* START DATA ROWS *

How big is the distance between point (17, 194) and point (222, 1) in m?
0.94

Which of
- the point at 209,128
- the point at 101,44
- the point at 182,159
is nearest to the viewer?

* END DATA ROWS *

- [DESCRIPTION OF THE TASK] Substitute "camera" for "viewer" throughout the material above and write it all out again, leaving everything else unchanged.

- [ANSWER FOR THE TASK]
How big is the distance between point (17, 194) and point (222, 1) in m?
0.94

Which of
- the point at 209,128
- the point at 101,44
- the point at 182,159
is nearest to the camera?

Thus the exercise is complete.